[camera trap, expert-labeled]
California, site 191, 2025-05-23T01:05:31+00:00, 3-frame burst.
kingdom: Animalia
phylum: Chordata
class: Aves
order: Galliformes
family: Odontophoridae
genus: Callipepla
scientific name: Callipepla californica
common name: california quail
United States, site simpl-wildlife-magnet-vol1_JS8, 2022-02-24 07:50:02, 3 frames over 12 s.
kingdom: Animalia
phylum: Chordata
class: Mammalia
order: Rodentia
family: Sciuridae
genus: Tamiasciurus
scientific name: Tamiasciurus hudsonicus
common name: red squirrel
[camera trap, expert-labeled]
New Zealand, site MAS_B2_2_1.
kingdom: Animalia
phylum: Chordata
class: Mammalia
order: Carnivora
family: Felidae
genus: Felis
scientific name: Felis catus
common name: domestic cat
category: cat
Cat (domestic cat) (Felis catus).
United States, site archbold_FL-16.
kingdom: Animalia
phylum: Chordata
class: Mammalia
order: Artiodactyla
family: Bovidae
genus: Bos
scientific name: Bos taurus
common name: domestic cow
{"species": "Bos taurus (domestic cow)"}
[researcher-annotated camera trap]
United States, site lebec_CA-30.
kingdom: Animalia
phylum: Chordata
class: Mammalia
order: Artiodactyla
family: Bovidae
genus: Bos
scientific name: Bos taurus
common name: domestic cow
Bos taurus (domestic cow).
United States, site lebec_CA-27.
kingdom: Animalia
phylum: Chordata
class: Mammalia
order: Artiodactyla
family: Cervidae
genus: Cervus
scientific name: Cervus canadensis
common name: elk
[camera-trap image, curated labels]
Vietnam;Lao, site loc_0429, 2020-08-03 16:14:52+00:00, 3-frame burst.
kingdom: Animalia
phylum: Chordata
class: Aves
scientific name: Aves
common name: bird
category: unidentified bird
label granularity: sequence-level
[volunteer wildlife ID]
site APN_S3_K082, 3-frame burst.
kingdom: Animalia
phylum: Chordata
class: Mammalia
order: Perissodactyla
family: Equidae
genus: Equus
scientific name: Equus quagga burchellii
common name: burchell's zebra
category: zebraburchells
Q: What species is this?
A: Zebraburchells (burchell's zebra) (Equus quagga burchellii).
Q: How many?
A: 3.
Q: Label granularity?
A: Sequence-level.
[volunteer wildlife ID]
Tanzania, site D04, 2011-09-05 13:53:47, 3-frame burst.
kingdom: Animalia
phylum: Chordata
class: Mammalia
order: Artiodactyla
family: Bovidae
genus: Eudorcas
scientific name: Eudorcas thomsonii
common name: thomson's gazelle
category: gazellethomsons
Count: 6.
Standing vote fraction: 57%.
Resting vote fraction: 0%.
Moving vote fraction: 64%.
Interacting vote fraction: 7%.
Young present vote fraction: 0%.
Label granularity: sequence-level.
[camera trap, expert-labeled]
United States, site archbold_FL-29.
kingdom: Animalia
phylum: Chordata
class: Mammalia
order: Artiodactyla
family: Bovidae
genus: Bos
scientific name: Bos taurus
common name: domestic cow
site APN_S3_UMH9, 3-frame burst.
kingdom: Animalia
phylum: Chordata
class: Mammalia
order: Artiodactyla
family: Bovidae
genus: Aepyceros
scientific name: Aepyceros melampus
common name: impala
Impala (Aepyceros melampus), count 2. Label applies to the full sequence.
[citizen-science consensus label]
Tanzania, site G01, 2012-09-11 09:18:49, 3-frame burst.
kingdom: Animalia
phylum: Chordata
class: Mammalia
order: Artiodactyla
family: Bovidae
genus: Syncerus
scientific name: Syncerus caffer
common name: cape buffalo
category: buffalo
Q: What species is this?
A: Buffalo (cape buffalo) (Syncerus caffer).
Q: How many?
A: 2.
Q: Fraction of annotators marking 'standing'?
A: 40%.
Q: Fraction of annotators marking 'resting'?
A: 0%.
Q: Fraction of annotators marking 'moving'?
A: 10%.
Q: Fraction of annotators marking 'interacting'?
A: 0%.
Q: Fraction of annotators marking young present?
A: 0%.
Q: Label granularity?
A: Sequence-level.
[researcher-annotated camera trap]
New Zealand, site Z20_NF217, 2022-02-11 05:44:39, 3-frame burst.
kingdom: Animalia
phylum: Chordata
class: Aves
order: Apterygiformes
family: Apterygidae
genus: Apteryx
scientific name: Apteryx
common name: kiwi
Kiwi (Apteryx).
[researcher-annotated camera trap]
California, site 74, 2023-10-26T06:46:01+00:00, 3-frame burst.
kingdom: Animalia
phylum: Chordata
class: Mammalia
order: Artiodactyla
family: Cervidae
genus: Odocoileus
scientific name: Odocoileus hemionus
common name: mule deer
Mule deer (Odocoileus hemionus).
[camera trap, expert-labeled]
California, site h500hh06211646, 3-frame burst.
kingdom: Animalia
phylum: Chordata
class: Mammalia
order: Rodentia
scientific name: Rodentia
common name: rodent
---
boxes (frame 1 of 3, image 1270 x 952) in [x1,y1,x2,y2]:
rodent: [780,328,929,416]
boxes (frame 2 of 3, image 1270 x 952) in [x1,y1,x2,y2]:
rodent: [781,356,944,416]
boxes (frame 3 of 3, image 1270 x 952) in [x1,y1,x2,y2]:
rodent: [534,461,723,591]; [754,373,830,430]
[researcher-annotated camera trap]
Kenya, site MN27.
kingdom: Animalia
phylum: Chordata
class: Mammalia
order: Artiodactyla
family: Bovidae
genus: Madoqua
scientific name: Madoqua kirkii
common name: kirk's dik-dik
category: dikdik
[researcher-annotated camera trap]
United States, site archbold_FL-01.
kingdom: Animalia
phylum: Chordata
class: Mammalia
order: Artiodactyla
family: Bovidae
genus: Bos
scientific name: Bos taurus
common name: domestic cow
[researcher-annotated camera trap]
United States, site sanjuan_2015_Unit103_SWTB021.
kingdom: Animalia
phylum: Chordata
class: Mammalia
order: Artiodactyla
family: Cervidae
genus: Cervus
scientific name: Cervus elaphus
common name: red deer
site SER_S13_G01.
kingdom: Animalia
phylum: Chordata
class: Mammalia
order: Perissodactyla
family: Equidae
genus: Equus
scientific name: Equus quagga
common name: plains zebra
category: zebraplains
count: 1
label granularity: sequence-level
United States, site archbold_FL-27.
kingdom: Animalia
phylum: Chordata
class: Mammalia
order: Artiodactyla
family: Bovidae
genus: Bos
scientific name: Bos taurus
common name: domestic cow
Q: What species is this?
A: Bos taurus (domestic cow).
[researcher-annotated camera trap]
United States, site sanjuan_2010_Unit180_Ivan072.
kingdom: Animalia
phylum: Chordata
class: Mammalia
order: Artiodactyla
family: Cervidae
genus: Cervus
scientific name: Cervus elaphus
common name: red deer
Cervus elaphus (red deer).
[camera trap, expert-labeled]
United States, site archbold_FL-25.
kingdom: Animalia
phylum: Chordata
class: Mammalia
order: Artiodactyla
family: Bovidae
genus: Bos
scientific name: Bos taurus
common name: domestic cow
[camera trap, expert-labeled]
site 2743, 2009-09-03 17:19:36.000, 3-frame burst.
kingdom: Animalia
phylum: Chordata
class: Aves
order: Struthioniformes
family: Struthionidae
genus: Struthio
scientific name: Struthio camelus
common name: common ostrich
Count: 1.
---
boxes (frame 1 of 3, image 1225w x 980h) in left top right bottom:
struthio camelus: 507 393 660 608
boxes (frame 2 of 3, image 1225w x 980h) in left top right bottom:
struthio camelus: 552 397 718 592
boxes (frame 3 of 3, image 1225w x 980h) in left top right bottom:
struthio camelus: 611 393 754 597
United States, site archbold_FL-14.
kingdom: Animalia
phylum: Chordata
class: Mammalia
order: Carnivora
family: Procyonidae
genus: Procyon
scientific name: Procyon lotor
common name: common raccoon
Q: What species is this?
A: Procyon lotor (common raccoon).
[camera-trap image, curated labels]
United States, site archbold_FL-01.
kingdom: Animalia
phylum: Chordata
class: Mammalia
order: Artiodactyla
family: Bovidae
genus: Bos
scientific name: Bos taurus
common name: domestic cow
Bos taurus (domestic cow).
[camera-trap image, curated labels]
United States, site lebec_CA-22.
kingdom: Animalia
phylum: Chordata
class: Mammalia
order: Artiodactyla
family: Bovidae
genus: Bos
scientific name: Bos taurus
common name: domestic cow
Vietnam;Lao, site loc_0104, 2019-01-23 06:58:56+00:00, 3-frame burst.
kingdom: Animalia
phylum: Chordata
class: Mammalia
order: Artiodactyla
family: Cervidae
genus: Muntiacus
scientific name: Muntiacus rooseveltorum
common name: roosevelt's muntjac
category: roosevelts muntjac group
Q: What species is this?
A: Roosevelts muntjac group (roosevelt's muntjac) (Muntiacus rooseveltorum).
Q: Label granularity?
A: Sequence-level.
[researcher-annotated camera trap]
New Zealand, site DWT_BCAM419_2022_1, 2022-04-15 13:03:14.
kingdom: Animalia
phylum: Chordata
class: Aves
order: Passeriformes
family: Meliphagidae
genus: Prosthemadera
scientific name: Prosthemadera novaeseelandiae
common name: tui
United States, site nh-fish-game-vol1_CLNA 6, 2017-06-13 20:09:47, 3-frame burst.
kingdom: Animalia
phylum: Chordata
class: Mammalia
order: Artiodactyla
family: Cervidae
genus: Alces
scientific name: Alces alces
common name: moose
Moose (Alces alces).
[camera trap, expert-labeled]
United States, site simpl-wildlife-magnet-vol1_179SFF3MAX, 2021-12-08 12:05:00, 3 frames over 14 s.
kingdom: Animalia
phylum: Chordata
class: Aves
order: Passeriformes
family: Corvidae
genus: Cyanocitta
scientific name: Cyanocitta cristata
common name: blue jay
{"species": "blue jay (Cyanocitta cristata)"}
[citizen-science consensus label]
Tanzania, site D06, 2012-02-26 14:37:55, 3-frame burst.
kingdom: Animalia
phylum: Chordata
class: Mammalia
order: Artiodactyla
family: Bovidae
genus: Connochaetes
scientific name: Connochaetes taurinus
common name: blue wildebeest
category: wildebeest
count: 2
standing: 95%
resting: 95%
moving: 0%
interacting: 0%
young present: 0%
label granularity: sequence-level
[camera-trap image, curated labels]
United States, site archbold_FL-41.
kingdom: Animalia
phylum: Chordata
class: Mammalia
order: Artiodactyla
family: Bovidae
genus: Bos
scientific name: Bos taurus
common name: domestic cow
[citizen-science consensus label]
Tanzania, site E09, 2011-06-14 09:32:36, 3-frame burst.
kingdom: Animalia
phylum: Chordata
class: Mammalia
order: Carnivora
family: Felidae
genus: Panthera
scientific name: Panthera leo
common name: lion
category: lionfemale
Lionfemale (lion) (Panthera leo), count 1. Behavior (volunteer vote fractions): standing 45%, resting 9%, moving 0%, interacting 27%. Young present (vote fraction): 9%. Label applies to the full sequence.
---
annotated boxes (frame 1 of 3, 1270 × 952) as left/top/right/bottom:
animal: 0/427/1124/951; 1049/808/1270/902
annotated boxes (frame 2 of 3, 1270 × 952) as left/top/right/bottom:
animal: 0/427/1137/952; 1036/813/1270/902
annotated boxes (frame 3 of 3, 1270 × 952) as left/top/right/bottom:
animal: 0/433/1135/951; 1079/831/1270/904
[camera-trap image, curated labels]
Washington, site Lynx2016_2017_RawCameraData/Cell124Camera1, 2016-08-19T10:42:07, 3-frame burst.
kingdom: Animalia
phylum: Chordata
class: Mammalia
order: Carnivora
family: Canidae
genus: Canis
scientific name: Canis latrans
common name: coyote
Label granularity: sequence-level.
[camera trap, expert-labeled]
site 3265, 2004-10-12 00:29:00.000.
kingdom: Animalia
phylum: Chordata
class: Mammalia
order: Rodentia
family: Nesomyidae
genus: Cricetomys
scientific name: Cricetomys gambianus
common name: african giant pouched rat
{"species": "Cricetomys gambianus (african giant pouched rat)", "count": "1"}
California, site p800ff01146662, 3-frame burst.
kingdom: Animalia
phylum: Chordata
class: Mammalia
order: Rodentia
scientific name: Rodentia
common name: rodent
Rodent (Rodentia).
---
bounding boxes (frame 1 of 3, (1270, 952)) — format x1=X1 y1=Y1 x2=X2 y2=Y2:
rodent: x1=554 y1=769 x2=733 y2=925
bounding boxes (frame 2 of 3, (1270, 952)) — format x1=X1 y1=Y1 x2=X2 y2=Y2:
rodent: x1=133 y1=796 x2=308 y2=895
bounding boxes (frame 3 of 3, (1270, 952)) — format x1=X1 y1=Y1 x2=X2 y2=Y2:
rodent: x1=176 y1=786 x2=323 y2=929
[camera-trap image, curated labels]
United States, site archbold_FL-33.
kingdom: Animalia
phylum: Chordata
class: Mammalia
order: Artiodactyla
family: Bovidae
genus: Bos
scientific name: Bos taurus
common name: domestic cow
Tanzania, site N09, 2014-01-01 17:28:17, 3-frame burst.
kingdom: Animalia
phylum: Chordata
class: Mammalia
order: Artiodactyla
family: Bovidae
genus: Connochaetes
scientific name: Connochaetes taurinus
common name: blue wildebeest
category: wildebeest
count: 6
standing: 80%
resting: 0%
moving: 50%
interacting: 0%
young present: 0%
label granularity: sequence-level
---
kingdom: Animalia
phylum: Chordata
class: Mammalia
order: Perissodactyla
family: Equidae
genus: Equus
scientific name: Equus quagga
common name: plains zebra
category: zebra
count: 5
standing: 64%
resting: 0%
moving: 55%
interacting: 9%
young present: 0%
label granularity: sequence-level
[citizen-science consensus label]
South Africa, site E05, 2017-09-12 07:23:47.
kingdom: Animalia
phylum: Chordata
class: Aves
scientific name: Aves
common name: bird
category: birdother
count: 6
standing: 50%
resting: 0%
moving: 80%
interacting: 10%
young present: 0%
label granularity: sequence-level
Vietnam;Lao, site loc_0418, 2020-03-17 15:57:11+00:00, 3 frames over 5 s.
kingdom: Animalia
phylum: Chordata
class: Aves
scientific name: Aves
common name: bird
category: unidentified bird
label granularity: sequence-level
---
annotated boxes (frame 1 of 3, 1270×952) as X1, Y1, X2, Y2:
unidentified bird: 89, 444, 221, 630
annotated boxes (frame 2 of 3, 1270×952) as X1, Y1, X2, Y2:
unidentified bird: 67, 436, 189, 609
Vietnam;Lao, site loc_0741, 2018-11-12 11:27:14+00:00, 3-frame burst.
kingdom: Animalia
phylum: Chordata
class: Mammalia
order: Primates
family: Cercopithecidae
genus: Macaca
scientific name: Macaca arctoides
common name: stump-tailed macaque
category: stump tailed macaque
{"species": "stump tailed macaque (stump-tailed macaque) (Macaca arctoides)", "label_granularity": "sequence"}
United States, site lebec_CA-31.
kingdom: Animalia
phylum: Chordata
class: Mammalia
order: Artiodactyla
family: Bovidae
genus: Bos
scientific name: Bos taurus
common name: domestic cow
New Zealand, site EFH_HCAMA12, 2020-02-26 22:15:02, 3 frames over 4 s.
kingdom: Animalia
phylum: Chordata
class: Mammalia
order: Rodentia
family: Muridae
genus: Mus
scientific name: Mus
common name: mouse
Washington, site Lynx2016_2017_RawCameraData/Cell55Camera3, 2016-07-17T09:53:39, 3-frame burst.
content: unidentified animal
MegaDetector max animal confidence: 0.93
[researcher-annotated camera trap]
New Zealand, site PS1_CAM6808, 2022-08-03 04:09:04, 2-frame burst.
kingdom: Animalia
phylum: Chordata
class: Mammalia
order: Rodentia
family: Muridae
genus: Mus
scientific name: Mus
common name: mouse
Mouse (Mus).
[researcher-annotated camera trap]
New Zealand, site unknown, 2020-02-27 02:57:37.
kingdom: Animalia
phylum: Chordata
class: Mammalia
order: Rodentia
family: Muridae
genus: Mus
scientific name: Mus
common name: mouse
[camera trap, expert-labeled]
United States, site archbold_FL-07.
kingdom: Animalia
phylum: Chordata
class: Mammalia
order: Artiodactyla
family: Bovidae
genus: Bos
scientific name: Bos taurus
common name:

==================================================

● About this exercise:
Transcribe the material exactly, stopping after the "common name: red squirrel" line.

● Answer for the task:
[camera trap, expert-labeled]
California, site 191, 2025-05-23T01:05:31+00:00, 3-frame burst.
kingdom: Animalia
phylum: Chordata
class: Aves
order: Galliformes
family: Odontophoridae
genus: Callipepla
scientific name: Callipepla californica
common name: california quail
United States, site simpl-wildlife-magnet-vol1_JS8, 2022-02-24 07:50:02, 3 frames over 12 s.
kingdom: Animalia
phylum: Chordata
class: Mammalia
order: Rodentia
family: Sciuridae
genus: Tamiasciurus
scientific name: Tamiasciurus hudsonicus
common name: red squirrel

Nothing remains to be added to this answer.